Toni Vaquer And The Voodoo Children Collective – Volume 1
Pep Garau, Julián Sánchez, Iván González, Pol Padrós, Natsuko Sugao (trumpets & flugelhorns), Vicent Pérez, Aram Montagut, Rita Payés (trombones), Amaiur González (tuba), Joan Mas (ato sax), Miguel ‘Pintxo’ Villar (soprano, alto & tenor sax) Gorka Garay (clarinet, flute, alto flute), Albert Cirera, Santi De la Rubia (soprano & tenor saxes), Marcel·lí Bayer (ato & baritone sax, clarinet, bass clarinet), Luís Rocha (bass clarinet) Jaume Llombart (guitar), Albert Bover, Marco Mezquida (piano, keyboard), Marc Cuevas, Pau Sala (bass), Ramon Prats, Roger Gutiérrez (drums).

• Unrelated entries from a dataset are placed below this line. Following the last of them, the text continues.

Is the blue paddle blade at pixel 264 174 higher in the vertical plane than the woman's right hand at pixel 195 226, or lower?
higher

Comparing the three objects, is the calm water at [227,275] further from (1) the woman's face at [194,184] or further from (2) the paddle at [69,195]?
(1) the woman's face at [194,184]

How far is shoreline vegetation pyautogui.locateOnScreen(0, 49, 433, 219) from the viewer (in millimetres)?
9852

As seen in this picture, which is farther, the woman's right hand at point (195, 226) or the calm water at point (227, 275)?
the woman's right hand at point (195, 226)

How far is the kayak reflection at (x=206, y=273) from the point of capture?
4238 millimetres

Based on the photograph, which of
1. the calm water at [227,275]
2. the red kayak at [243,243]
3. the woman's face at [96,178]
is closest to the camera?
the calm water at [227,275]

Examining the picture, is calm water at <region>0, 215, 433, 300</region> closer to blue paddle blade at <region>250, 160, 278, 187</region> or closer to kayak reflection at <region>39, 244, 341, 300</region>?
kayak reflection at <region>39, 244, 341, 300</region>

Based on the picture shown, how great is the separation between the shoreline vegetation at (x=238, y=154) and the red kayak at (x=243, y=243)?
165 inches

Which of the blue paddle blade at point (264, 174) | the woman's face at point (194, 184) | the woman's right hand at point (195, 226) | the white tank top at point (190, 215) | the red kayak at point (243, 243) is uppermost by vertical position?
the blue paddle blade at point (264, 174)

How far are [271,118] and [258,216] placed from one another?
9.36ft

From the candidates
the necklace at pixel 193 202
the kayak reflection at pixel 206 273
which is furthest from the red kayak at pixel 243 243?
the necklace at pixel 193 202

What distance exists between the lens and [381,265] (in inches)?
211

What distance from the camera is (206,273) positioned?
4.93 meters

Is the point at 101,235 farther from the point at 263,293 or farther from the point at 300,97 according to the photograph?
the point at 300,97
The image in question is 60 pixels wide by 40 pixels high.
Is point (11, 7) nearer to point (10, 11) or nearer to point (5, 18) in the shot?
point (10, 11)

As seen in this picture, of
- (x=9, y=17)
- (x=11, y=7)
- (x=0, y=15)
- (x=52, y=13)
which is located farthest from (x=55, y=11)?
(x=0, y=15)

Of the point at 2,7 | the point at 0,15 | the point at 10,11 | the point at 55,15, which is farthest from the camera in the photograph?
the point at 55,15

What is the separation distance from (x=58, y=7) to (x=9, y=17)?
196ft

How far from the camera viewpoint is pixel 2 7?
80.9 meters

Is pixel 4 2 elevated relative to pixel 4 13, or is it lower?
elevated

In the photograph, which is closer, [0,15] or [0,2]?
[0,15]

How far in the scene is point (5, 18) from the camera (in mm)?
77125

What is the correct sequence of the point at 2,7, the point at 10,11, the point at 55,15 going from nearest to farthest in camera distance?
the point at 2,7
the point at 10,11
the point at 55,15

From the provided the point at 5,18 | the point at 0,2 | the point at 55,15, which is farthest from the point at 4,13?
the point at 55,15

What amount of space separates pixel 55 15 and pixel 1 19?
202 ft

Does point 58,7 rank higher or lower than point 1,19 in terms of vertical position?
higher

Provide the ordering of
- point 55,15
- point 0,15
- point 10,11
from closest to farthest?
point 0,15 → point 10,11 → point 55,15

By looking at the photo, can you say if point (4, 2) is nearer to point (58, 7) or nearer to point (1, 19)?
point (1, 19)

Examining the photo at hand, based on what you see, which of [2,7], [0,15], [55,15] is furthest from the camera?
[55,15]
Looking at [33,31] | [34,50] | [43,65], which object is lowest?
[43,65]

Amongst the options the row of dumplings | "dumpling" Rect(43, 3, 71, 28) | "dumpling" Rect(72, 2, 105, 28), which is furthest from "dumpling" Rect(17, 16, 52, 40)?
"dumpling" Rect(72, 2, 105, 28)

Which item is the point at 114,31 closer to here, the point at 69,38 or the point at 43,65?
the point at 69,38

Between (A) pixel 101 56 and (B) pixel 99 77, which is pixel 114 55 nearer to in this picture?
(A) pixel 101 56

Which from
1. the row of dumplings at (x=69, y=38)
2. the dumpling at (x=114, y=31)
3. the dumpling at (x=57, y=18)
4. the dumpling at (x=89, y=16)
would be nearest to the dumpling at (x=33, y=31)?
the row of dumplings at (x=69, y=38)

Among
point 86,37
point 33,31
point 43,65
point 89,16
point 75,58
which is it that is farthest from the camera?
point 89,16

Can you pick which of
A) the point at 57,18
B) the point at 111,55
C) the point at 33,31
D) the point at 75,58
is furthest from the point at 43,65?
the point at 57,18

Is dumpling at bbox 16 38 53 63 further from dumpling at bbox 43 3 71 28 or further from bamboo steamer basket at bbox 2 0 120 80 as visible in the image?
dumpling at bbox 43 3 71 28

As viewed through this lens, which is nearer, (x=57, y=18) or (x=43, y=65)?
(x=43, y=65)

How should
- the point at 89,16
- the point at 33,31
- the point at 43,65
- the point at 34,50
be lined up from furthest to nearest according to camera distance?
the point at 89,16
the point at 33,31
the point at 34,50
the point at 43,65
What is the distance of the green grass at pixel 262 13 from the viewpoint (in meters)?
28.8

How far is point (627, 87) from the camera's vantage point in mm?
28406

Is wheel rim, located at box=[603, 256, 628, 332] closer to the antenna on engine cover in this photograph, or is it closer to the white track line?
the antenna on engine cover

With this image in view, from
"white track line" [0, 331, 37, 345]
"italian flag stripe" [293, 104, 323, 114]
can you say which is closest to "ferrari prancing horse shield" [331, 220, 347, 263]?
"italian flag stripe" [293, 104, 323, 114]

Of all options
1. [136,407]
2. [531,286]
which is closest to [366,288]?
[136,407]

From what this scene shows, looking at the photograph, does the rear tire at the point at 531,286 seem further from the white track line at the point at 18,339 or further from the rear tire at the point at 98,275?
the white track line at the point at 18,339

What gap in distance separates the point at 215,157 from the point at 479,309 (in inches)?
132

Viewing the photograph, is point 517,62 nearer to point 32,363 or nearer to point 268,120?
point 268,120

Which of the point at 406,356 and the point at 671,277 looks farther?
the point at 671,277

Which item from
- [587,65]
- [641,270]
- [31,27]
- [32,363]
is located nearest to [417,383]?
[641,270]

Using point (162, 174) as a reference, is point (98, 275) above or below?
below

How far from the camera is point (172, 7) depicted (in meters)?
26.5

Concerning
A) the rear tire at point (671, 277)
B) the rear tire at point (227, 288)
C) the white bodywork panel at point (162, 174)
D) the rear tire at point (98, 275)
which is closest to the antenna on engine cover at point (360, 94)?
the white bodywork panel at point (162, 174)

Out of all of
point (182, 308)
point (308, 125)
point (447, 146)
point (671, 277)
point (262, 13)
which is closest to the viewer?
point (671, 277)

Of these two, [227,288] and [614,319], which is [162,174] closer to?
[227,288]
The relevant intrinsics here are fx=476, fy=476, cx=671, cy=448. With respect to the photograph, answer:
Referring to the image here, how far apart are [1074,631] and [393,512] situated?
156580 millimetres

Guests: Enrique Oliver (tenor sax on #1,4 & 5), Jorge Rossy (vibes on #1 & 5, drums on #6), Félix Rossy (trumpet on #5).
Recorded at Sala Omega, Taller de Músics, Barcelona, January 4 & 5, 2017
Recording engineer: David Casamitjana
Assistant: Marc Sangés
Mixed & mastered by David Casamitjana & Toni Castaño at Espai Sonor Montoliu, Montoliu de Segarra, June 2017
Artwork: Ana Golobart
Photography: Alexandra Garzón
Produced by Toni Vaquer
Executive producer: Jordi Pujol
“Vaquer came up through David Mengual’s admired Free Spirits Big Band in Barcelona, but arranging skills like these are surely God-given. Most of the compositions are by band members, with La Hormiga credited to special guest Jorge Rossy, but it’s Vaquer’s vision that holds the project together. The sound-world is fascinating: reminiscent of Mike Westbrook’s Metropolis-era tone-poems in the more abstract passages, but opening out into full-throated swing. If it’s the distribution of brass that lends to the former impression, it’s the almost Kentonish (or Schuller-ish) handling of reeds that delivers the latter. All with a hint of rock in the background, as the Hendrix-inspired band name suggests.
The overture is full of strange sounds and what sound like sequencer fills, though they may be produced acoustically. Everyone’s encouraged, or takes permission to play in non-idiomatic ways. Guitarist Llombart opens his own Cincuatres with some retuned effects before revealing a big romantic ballad that implies threes over fours. Elsewhere, as on Sugao’s Preludio and Sala’s unusual Not Just The Blues, time is handled imaginatively and with real grace.
It’s a long record, but for once the threat of a volume two turns into real promise and anticipation. This is about as exciting an ensemble date as I’ve heard in a dog’s age, up there with Either/Or, the Dorf and all the others that prove big bands are currently enjoying a Jurassic Park moment.”